The most common skills are Custom Skills (or custom interaction models), which handle most types of requests, such as fetching information from a web service to get the weather update, or interacting with a web service to order a pizza. A Custom Skill is made up of a set of intents, a set of utterances, an invocation name, a cloud based service and a configuration.
When creating a skill, the Alexa Skills Kit offers self-service APIs, tools and documentation to support building different types of skills, depending on your requirements. The first step in creating a skill is setting up an intent schema, which is a set of intents that represents actions that you can do with your skill, and these are the core functionality of the skill.
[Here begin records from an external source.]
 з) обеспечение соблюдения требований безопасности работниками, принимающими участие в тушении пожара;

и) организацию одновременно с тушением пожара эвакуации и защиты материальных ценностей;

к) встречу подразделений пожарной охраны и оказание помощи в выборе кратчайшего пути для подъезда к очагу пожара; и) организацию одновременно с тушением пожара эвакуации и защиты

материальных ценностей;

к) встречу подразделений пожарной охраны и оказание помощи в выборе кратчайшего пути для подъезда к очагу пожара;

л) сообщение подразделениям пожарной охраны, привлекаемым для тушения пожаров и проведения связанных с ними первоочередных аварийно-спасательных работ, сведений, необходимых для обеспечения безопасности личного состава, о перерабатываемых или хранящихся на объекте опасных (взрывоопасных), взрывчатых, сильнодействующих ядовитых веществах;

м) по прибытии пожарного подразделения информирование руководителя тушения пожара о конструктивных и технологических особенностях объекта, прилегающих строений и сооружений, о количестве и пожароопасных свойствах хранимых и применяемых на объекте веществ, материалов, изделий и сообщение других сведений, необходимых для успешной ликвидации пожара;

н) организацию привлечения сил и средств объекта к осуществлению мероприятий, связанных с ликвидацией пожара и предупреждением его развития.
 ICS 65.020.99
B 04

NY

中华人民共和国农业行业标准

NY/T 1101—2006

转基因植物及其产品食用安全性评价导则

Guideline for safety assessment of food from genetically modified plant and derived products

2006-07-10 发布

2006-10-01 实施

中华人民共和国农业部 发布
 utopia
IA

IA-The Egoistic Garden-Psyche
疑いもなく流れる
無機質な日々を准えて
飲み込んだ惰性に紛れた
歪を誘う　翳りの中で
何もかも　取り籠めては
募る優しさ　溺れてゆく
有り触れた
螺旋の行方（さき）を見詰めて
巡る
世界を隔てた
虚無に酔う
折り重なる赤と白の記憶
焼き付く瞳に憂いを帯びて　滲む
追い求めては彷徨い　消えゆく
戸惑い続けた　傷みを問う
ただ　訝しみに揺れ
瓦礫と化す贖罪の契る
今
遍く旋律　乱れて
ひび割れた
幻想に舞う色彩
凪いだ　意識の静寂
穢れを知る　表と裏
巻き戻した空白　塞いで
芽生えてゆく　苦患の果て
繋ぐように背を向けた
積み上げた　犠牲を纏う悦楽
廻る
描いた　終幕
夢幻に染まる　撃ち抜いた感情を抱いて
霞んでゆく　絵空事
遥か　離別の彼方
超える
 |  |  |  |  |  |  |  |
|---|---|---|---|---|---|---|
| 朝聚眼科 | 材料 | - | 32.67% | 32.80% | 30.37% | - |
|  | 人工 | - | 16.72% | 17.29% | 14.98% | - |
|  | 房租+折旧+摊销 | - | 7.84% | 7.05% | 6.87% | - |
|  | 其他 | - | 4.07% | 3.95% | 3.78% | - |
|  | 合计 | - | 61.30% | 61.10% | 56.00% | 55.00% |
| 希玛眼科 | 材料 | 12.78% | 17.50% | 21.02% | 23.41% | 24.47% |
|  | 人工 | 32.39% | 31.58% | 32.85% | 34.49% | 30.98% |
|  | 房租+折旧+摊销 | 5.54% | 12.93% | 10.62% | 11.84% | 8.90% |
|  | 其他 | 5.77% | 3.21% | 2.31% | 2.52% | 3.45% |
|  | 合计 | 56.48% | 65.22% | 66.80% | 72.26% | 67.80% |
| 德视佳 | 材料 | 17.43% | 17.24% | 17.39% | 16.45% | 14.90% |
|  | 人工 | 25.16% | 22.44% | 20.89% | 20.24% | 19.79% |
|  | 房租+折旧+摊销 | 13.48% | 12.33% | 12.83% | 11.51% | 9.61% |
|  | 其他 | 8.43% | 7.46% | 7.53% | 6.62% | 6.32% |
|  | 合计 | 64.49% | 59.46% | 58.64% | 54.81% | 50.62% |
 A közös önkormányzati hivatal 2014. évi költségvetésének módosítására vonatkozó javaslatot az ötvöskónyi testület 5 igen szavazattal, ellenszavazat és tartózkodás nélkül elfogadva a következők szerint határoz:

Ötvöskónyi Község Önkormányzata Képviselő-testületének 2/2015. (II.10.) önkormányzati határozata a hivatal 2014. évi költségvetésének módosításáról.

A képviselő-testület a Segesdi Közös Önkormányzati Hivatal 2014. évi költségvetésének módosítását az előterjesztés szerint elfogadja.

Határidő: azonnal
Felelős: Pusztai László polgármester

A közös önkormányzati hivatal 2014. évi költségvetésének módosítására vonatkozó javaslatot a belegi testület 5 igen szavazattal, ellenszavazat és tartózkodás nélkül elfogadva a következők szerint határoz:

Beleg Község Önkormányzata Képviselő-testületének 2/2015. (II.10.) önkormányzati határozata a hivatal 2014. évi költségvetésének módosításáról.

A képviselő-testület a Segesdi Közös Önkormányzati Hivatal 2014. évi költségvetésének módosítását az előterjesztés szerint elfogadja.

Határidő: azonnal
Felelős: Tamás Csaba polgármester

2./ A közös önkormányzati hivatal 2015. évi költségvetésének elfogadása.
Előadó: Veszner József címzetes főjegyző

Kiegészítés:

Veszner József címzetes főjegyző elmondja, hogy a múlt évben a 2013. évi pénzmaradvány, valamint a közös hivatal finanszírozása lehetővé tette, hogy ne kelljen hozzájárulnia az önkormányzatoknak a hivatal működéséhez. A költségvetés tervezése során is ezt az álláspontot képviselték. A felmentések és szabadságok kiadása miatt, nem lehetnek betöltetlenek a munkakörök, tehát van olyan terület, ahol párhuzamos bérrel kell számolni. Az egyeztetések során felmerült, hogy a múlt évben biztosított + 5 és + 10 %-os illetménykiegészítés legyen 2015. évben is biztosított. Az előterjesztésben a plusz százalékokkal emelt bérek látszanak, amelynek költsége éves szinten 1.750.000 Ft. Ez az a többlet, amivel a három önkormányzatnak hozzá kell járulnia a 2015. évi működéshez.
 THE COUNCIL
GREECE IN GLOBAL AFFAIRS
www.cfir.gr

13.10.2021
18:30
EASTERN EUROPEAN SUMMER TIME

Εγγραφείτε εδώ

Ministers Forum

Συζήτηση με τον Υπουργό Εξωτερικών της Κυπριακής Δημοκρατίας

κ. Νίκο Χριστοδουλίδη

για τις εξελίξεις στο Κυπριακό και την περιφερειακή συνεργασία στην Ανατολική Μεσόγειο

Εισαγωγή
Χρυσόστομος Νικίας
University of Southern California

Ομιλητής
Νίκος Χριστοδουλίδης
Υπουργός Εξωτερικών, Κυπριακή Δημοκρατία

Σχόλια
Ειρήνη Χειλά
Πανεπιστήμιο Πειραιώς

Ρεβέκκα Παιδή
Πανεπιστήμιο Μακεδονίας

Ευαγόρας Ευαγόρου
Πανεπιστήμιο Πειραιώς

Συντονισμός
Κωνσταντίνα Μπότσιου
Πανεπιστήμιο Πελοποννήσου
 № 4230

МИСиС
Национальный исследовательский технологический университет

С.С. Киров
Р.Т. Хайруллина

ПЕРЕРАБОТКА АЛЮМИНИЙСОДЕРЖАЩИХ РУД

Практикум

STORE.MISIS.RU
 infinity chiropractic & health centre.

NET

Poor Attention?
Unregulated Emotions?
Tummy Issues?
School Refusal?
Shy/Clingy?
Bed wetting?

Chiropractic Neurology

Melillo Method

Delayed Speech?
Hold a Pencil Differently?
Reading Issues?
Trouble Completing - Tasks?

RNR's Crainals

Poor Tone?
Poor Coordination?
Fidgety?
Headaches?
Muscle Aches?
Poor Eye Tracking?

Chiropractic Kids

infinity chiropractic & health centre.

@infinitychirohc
From here, you create a set of utterances that specifies the words and phrases a user can say to invoke those intents, prompt an action and map them together. These intents and utterances define how a user will interact with the skill. To launch the skill on a user’s device, you need an invocation name that will prompt the skill to launch and initiate a conversation. The final component is a Home Card, which is the companion to the skill which a user accesses from their smartphone, tablet or computer. A Home Card can be a simple explanation of the skill, or act to enhance the voice interaction, for example displaying a text / image answer to the user on their device. The Home Card sits within the Alexa app or website on the user’s device.
The intents, utterances, invocation name and Home Card represent the front-end user interface of the skill and what users will engage with through their Amazon Echo or Dot speaker. In order to ensure that the skill is interacting correctly with the user, a cloud-based service that accepts these intents and acts upon them is required, for which Amazon recommends building an AWS Lambda function.
These are the fundamental components that make up all skills, and are what make up around 80% of skills on Amazon’s store. There are also a number of Smart Home skills which enable users to interact with smart home cloud based devices such as smart lighting control, heating and hot water. The Smart Home Skill API replaces intents with what we call devices directives, which are the action requests the smart devices can accept, which prompts the interaction with the device.
The rise of Alexa skills are partly due to the ease of creation that is associated with them. Amazon famously says that a basic skill can be created in as little as 30 minutes. Additionally, due to the current buzz around Voice UI, businesses are prompted to build skills in order to be seen as innovative and in touch with new digital products.
There is undoubtedly a growing market for Voice UI devices, and the skills and interactions that are associated with them. Amazon have sold over 5 million Echo’s in just 2 years, and Google, hot on their heels, have entered the competition with the Google Home. This uptake represents an opportunity for businesses to establish themselves in this space and ride the wave of PR and advertising around the rise of personal digital assistants.